What is expected =>
Using the text on the merger change plan below, say whether each statement agrees with it, and answer yes or no with the deciding words quoted exactly. 1. The plan sets out how employees will be picked for managerial positions. 2. The plan keeps every worker on after the merger. 3. The plan calls for adopting the culture of Marcklik Inc across both organizations.

This plan focuses on the changes in the human resource where changes in roles are likely to affect operations. Differences in cultures of the merging organizations; Marcklik Inc and Software Solutions need to be effectively brought together to come up with a neutral culture. These are changes that could be challenging to employees hence the need for proper planning and management of the change process. This change management plan lays out the procedures for employee selection in managerial positions and elimination of some workers following the merger. It defines the time frames required for implementation of the changes, training procedures and evaluation procedures to check the progress of the change and the effects resulting from the changes. It also gives suggestions for rewards for high performance and provides options for employees to give recommendations or request changes that they deem necessary for best results.

Dataset section =>

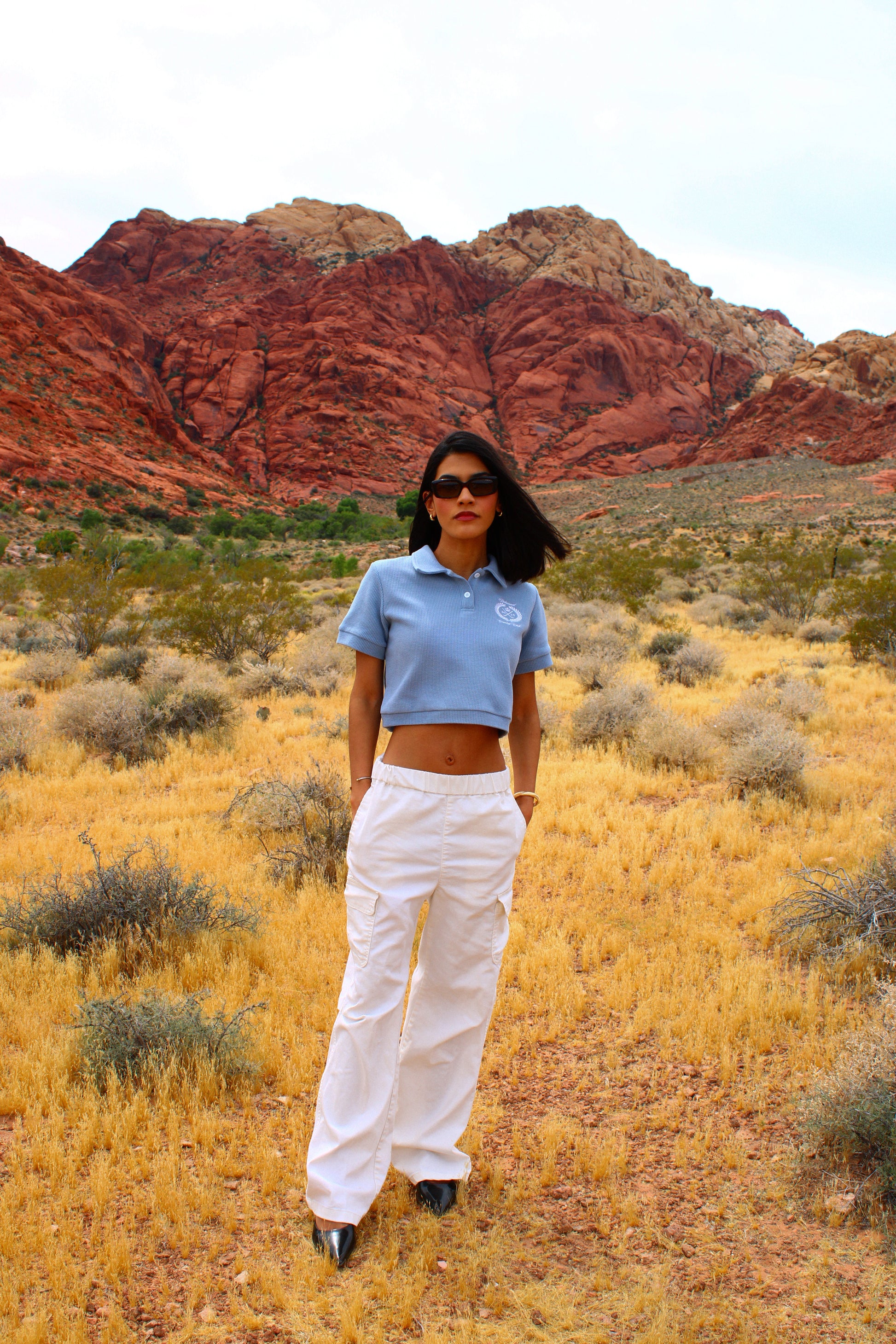 Women's premium preppy polo shirt by Delusional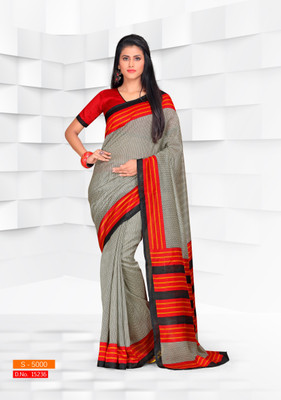 

Sunaina Printed Fashion Silk Cotton Blend Saree(Multicolor)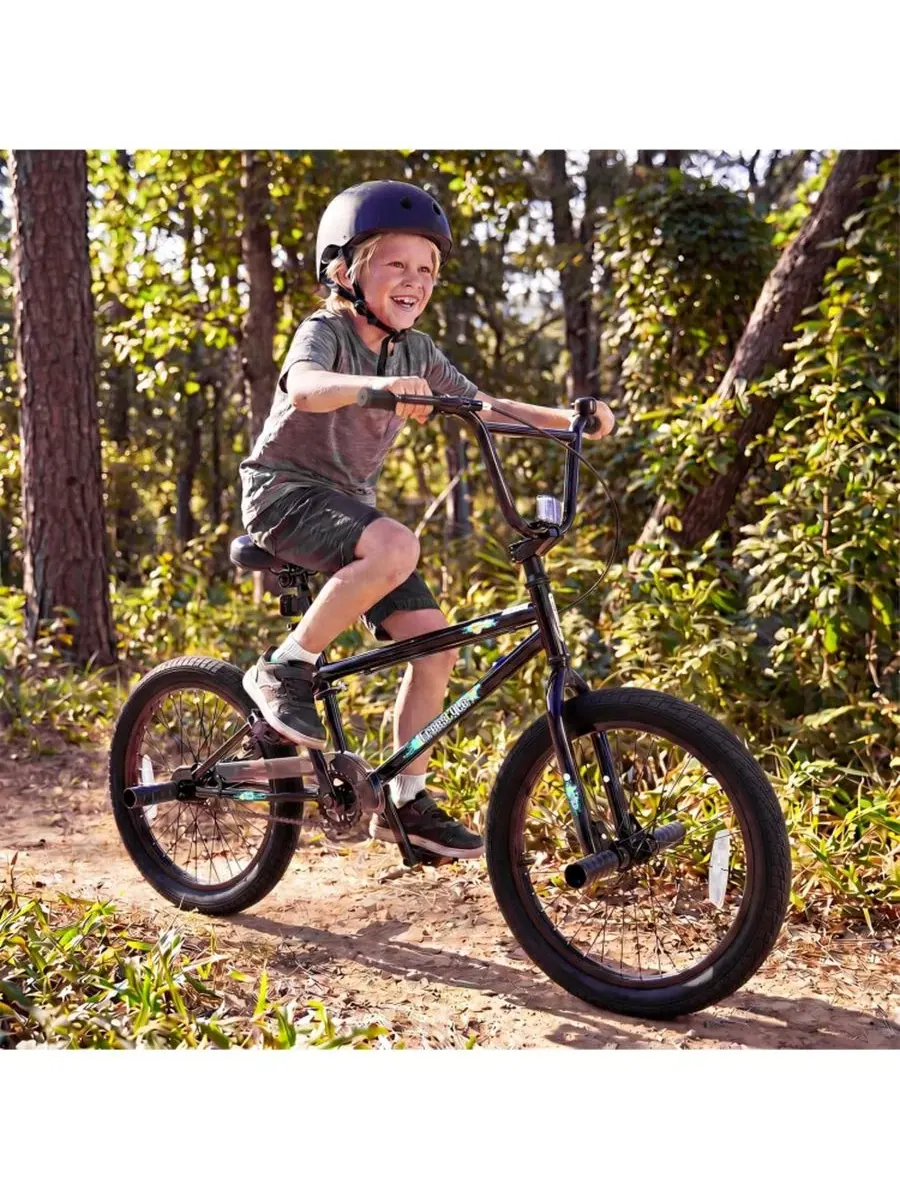 Велосипед BMX HONGGE, 20 дюймов, с 360-градусным рулем — изображение 2 из 11, черный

Exercise output =>
1. Yes: "lays out the procedures for employee selection in managerial positions"
2. No: "elimination of some workers following the merger"
3. No: "need to be effectively brought together to come up with a neutral culture"